CMP -- United Business Media

Intelligent Enterprise

Better Insight for Business Decisions

UBM
Intelligent Enterprise - Better Insight for Business Decisions
Part of the TechWeb Network
Intelligent Enterprise
search Intelligent Enterprise




Inside Job

Does your data warehousing team need an efficient ETL strategy? "Look within" may be the best advice

By Michael Jennings



In many data warehouse efforts, determining the best methodology and implementation strategy for extraction, transformation, and load (ETL) processing is a struggle. Budget constraints, deadlines, lack of internal warehouse architecture experience, or a combination of the three can consume precious time and money in these situations. In other cases, data warehouse project managers spend a great deal of time and effort analyzing, investigating, and evaluating various ETL tools. In doing so, these groups often overlook their own proven internal capabilities.

In this article, I’ll offer a technical methodology and implementation strategy for performing custom ETL processing. These techniques — which provide a fast, easy-to-learn, cost-effective method for loading information into a warehouse — can be useful for decision-support projects that are just getting started or for quickly implementing a prototype. Furthermore, you can easily augment existing procedures and pro- cesses, even those already involving commercial, off-the-shelf ETL products.

Understanding the Fundamentals

For the purposes of this discussion, we’ll assume that flat-file processing outside the RDBMS is the most efficient way to transform data. It offers the advantage of avoiding lock-in with a particular RDBMS vendor during a project’s life span, and sorting and transforming flat files is typically faster than doing so within the RDBMS.

We will further assume that your warehouse operating system is using one of the more popular flavors of Unix and a known RDBMS (preferably one with a warehouse focus). You’ll need to create three versions of the data warehouse database (development, test, and production) and load source extract files, temporary work files, DBMS load-ready files, scripts, and programs into a project directory subdivided into development, test, and production areas. You’ll also load those data files, scripts, and programs shared among decision-support projects into a common directory.

Next, you’ll need to make sure you have six basic infrastructure components. First, you need a network environment that can connect your source data systems to your warehouse platform. Most corporate network architecture can move large amounts of data among platforms using sheer bandwidth or various compression utilities. With the ubiquity of TCP/IP, utilities such as FTP are available for many platforms and operating systems.

The second component is an RDBMS for the warehouse. Most large RDBMS vendors offer their products on a variety of platforms and operating systems. Some vendors have also addressed the needs of decision-support environments by adding optimization packages for data warehouses, such as high-speed parallel processing. (Examples include Informix Advanced Decision Support Option, Sybase IQ, and Informix Red Brick Decision Server.) I’ve seen one RDBMS specialized for decision support insert 3.5 million records per minute and update 750,000 records per minute.

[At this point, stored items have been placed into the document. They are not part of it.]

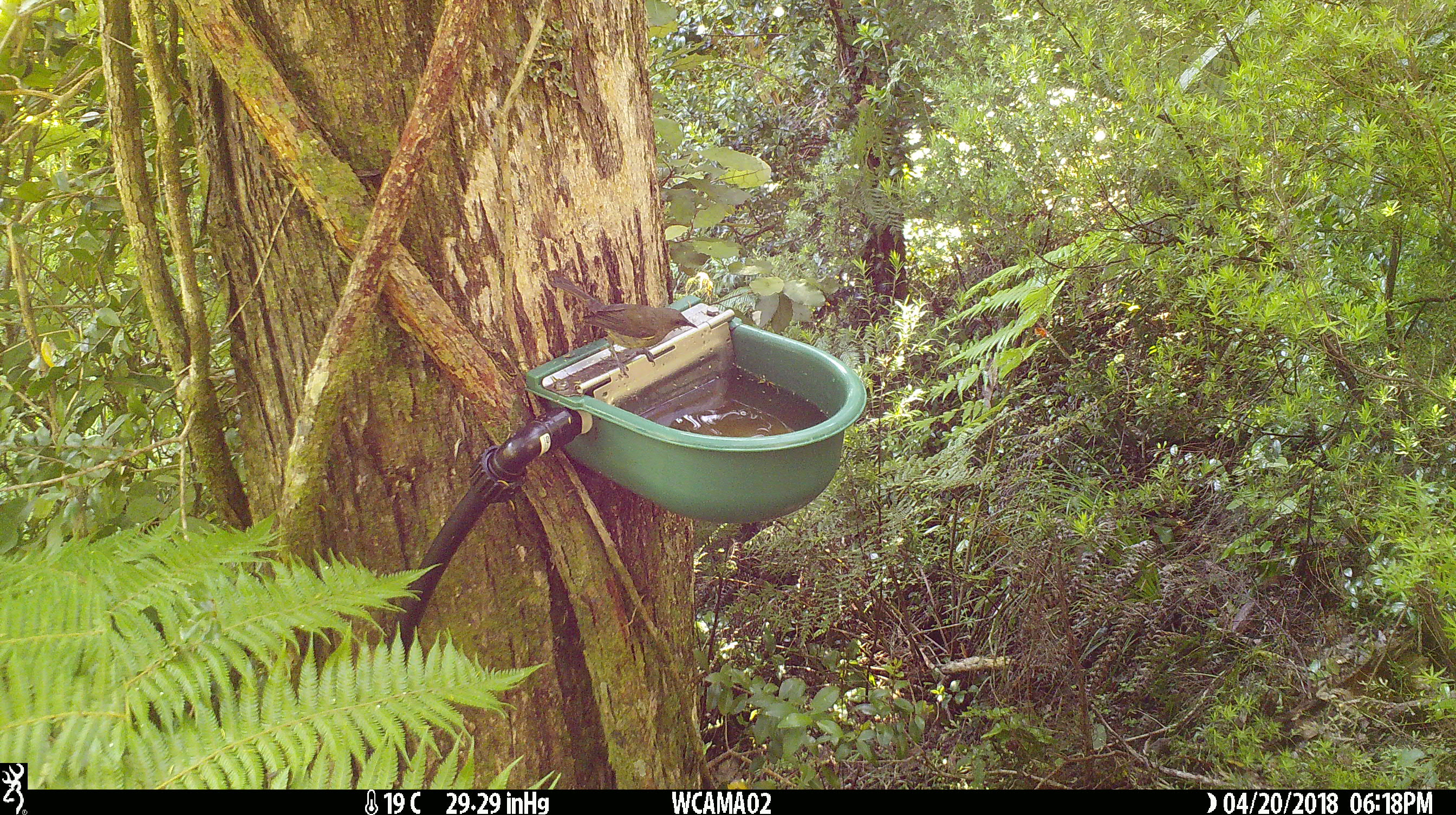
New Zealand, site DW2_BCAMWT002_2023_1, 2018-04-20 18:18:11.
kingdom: Animalia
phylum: Chordata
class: Aves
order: Passeriformes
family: Meliphagidae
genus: Anthornis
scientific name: Anthornis melanura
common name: new zealand bellbird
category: bellbird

That equates to 1 billion records inserted into a warehouse table in less than five hours. (Of course, we were using a 24-node box with several gigabytes of RAM, so compare your results appropriately.) An additional plus is the ability to remotely access databases on other servers; this feature will help facilitate the data extraction process from source systems directly to the data warehouse.

Third, you’ll need a sort-merge utility to integrate data from the various source systems. Several operating systems (such as Unix) include sort utilities for limited volumes. Otherwise, several popular commercial sort utilities are available. If you use an in-house sort package that isn’t available on the warehouse operating system, look into extending or migrating your current license. Some of these sort packages also include a merge utility for combining records from different source files with similar keys. If your sort utility does not have this capability, many script and programming examples of how to perform this function are available on the Internet. I’ve seen several IT organizations address this need by developing their own in-house utility for this type of activity.

The fourth component in your custom ETL environment is a calculation method. You can develop such a method in SQL during loading of the target warehouse table or, depending on volume, through a script (using awk or Perl, for example).

Fifth, you’ll need a way to schedule and run ETL batch cycles based on events or timelines. You can do so using a commercially purchased program or a utility that is available through the operating system or RDBMS (a cron, daemon, stored procedure, or trigger).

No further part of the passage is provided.